In a court filing July 15, a group of plastic makers calling itself the Responsible Plastic Use Coalition asked the Federal Court for a judicial review of the ban. It hopes to tear up the regulations enacting the ban and prevent the government from further regulating single-use plastics through the Canadian Environmental Protection Act, or CEPA.

It is the second lawsuit brought by the coalition related to the government's plastics ban. The first, filed in 2021, sought to overturn the government's decision to list plastic pollution as “toxic” under CEPA. That lawsuit remains before the courts.

The toxic designation, which came in May 2021 after a scientific assessment of plastic waste, is needed for the government to ban substances believed to be harmful to human, animal or environmental health.

CEPA defines a substance as “toxic” if it can have “immediate or long-term harmful effect on the environment or its biological diversity.”

In its legal filing in the latest case, the coalition argues the government doesn't have real evidence plastics are toxic. “In fact, there is no credible evidence that any of the (single-use plastics) are ‘toxic,’” the court document reads. “Accordingly the ban cannot be justified as an exercise of the criminal law power conferred upon Parliament.”

The coalition asked the court to put the brakes on implementing any parts of the ban until the decision is made whether or not to kill it completely.

In a written statement, Guilbeault said the plastics coalition can do whatever it wants in court but that he thinks they're going to lose. “We're going to stick to the facts, which show very clearly that plastic pollution is harming our environment and we need to act,” he said. “And we're confident the courts will agree with our position.”

The government's scientific assessment published in 2020 concluded that plastic is “ubiquitous” in the environment, estimating about 29,000 tonnes of plastic waste ended up in the environment in 2016 alone.

“Since plastics degrade very slowly and are persistent in the environment, the frequency of occurrence of plastic pollution in the environment is expected to increase,” the assessment concluded.

The assessment said macroplastics, which are pieces bigger than five millimetres, can cause physical harm to natural areas. Animals frequently eat or become entangled in plastic waste, causing injury and death.

Turtles, whales and seabirds are among the most commonly affected. A dead baby turtle in Florida in 2019 was found to have more than 100 pieces of plastic in its stomach. In 2018 a dead sperm whale found in Indonesia had six kilograms of plastic garbage in its belly, including two flip-flops, plastic ropes, four plastic bottles, 25 plastic bags and 115 plastic cups.

However, the assessment said the impact of microplastics, pieces of broken-down plastic items that are smaller than five millimetres, was less clear, with scientists divided about whether microplastics can kill people or animals, or cause developmental or reproductive problems.

“The current literature on the human health effects of microplastics is limited, although a concern for human health has not been identified at this time,” the assessment said.
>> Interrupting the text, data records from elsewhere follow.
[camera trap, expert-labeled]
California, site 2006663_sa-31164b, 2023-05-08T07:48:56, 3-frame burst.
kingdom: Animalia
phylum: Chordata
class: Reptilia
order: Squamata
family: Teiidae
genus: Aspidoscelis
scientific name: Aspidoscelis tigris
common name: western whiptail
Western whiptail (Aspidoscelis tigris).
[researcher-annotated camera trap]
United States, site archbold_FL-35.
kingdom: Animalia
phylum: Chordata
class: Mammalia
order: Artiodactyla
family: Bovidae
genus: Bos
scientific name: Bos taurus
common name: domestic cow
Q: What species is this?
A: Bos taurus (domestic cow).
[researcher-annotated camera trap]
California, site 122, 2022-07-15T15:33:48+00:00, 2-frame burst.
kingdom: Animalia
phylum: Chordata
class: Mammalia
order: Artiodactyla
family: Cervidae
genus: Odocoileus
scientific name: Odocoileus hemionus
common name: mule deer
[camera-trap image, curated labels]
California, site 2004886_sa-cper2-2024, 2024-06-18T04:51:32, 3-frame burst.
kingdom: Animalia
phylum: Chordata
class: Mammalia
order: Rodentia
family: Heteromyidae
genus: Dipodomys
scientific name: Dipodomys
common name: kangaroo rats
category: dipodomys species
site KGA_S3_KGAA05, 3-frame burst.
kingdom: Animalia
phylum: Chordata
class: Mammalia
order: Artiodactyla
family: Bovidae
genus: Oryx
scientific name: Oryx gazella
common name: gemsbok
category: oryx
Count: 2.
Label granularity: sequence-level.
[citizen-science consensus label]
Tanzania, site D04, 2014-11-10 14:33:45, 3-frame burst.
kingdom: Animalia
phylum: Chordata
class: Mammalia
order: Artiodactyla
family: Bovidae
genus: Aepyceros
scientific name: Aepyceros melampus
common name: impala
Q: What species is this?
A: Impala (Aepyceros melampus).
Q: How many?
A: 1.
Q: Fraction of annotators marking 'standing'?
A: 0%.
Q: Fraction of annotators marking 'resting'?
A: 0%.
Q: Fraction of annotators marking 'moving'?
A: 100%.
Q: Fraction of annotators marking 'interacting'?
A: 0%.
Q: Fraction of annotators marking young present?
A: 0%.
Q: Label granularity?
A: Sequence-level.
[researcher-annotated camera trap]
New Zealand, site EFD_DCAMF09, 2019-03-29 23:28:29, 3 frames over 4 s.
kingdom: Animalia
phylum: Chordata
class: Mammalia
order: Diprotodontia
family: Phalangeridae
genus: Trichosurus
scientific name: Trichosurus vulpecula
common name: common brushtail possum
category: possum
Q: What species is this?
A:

It called for further research.

A 2019 Deloitte study found less than one-tenth of the plastic waste Canadians produce is recycled. That meant 3.3 million tonnes of plastic was being thrown out annually, almost half of it plastic packaging.

Federal data show that in 2019, 15.5 billion plastic grocery bags, 4.5 billion pieces of plastic cutlery, three billion stir sticks, 5.8 billion straws, 183 million six-pack rings and 805 million takeout containers were sold in Canada.